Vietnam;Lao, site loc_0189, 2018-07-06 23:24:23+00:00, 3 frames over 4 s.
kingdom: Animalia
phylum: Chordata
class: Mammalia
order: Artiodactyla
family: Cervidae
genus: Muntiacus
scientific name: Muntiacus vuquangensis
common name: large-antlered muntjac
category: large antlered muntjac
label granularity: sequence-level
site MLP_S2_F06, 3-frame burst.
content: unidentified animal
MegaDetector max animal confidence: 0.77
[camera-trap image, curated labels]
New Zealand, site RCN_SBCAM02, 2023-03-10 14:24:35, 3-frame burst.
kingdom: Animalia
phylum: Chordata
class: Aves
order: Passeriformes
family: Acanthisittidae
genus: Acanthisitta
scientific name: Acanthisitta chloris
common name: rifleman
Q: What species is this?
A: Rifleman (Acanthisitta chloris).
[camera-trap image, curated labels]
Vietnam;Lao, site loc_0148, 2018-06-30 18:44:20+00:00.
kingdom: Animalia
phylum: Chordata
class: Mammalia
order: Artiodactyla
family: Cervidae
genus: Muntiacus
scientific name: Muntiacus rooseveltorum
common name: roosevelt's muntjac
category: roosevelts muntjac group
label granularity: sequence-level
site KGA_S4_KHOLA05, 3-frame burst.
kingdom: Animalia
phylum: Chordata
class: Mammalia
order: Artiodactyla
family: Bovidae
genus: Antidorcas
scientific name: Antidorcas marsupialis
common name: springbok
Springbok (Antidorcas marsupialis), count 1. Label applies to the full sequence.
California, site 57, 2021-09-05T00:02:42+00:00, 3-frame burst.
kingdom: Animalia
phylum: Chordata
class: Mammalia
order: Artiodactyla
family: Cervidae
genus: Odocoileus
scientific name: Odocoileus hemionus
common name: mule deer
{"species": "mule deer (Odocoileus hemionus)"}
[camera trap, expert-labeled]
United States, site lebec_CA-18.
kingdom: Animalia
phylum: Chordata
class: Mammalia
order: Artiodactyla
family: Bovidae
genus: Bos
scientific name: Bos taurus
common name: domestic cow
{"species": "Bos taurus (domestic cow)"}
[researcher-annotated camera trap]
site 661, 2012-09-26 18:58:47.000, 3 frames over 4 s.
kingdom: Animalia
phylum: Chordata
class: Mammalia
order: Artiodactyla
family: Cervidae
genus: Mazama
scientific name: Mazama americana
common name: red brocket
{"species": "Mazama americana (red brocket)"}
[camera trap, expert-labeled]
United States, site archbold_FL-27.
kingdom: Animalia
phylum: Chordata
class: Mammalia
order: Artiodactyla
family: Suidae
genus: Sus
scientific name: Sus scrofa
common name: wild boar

> _Your goal_
Retype the entries exactly from the first line, stopping after the line with "genus: Odocoileus".

> _Solution to this problem_
Vietnam;Lao, site loc_0189, 2018-07-06 23:24:23+00:00, 3 frames over 4 s.
kingdom: Animalia
phylum: Chordata
class: Mammalia
order: Artiodactyla
family: Cervidae
genus: Muntiacus
scientific name: Muntiacus vuquangensis
common name: large-antlered muntjac
category: large antlered muntjac
label granularity: sequence-level
site MLP_S2_F06, 3-frame burst.
content: unidentified animal
MegaDetector max animal confidence: 0.77
[camera-trap image, curated labels]
New Zealand, site RCN_SBCAM02, 2023-03-10 14:24:35, 3-frame burst.
kingdom: Animalia
phylum: Chordata
class: Aves
order: Passeriformes
family: Acanthisittidae
genus: Acanthisitta
scientific name: Acanthisitta chloris
common name: rifleman
Q: What species is this?
A: Rifleman (Acanthisitta chloris).
[camera-trap image, curated labels]
Vietnam;Lao, site loc_0148, 2018-06-30 18:44:20+00:00.
kingdom: Animalia
phylum: Chordata
class: Mammalia
order: Artiodactyla
family: Cervidae
genus: Muntiacus
scientific name: Muntiacus rooseveltorum
common name: roosevelt's muntjac
category: roosevelts muntjac group
label granularity: sequence-level
site KGA_S4_KHOLA05, 3-frame burst.
kingdom: Animalia
phylum: Chordata
class: Mammalia
order: Artiodactyla
family: Bovidae
genus: Antidorcas
scientific name: Antidorcas marsupialis
common name: springbok
Springbok (Antidorcas marsupialis), count 1. Label applies to the full sequence.
California, site 57, 2021-09-05T00:02:42+00:00, 3-frame burst.
kingdom: Animalia
phylum: Chordata
class: Mammalia
order: Artiodactyla
family: Cervidae
genus: Odocoileus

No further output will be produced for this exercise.